As I previously mentioned, I’d got a basic migration of configuration and content from the Drupal 6 Gallery Guide to a new Drupal 8 site up and running fairly quickly. It’s clear that a lot of good work has been done on the various migrate modules. It can’t have been easy, so thanks and kudos to the people involved.

The next task was to get the more complex data migrated. One of the main features on the site is keeping the addresses of art galleries, and showing their locations on maps. The D6 site used the Location, Gmap, and Views modules for this, but 2 out of 3 of those don’t have a stable D8 version yet, and don’t look like having one any time soon.

Try out the Address module, I thought. But that has dependencies on the address library, and the recommended way to install that is with Composer. For some reason I couldn’t get Composer working properly on my VDD Vagrant box, and I was starting to get frustrated.

I’d been meaning to try out Drupal VM for a while, and this seemed like an opportune moment. Trouble was, it fell over on the installation steps, with some problem to do with ansible-galaxy. To me that sounds like something out of one of Edward Lear’s nonsense poems. So often I hear my more devops-inclined colleagues talk about tools, and I have no idea what they’re talking about. They’d probably say the same thing about some of the dependencies in the grunt or gulp setups I work with.

Anyway, after some Googling and looking at Github issues, and editing a file written in a language I’ve never used before, and once assorted other yaks had been shaved, I had a shiny new VM set up, with Composer and a new version of Drush, and a bunch of other things I may need to care about later. I even had a clean Drupal install as part of the vagrant provision.

Having installed Address and Geolocation, they both seem to work well. The only trouble is that they don’t talk to each other. Geolocation gets and stores the latitude and longitude, and Address stores the street and the town and all that jazz. But they don’t talk to each other. If you’re using both modules, anyone creating content would need to enter the location in two different fields.
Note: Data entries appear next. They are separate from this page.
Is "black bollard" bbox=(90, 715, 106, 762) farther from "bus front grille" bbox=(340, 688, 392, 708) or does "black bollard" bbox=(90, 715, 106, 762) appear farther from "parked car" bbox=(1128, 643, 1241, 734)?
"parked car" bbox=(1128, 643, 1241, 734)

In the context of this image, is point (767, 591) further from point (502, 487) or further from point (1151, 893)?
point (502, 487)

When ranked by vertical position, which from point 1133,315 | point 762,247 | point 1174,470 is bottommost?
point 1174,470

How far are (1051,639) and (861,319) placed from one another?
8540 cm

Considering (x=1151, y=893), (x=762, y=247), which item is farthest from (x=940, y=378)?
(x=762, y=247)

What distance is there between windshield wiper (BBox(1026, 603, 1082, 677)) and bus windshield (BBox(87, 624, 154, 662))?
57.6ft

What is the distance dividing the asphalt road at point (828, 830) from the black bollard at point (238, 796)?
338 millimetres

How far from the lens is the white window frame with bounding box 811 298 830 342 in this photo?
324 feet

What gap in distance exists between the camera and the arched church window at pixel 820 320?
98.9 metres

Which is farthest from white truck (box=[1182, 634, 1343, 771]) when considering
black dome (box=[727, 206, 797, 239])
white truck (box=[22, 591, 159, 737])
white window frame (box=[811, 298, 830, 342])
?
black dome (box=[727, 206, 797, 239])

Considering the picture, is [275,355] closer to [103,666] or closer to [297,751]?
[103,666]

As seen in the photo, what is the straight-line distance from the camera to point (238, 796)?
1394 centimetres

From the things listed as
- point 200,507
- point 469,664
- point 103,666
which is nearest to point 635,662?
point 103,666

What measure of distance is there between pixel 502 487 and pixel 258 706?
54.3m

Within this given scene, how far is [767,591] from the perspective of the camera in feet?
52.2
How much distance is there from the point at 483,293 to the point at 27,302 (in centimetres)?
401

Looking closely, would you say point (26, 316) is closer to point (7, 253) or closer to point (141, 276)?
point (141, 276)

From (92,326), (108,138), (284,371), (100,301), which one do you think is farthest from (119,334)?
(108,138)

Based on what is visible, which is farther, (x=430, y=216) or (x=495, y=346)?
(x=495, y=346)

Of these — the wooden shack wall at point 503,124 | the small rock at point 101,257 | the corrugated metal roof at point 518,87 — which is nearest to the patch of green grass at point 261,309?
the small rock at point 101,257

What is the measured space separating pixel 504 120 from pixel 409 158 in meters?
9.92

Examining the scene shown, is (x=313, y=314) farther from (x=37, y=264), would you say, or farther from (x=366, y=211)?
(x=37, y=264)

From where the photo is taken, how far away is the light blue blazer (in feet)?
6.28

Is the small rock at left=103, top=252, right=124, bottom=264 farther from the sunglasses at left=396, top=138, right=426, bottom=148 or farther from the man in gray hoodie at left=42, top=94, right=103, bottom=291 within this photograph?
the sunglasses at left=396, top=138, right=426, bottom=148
I was about to dive down the potential rabbit hole of trying to patch Geolocation to populate the fields provided by Address. Integration between Address and Geolocation would improve the user experience when people are creating new galleries, but the site already has data for over 500 galleries, so I can worry about that later. It’s a good example of how easy it is to get sidetracked by interesting-looking problems. For now, it should be possible to write a custom migration to get the data from the D6 site. And I just need to remind myself to stay focused on the minimum viable product…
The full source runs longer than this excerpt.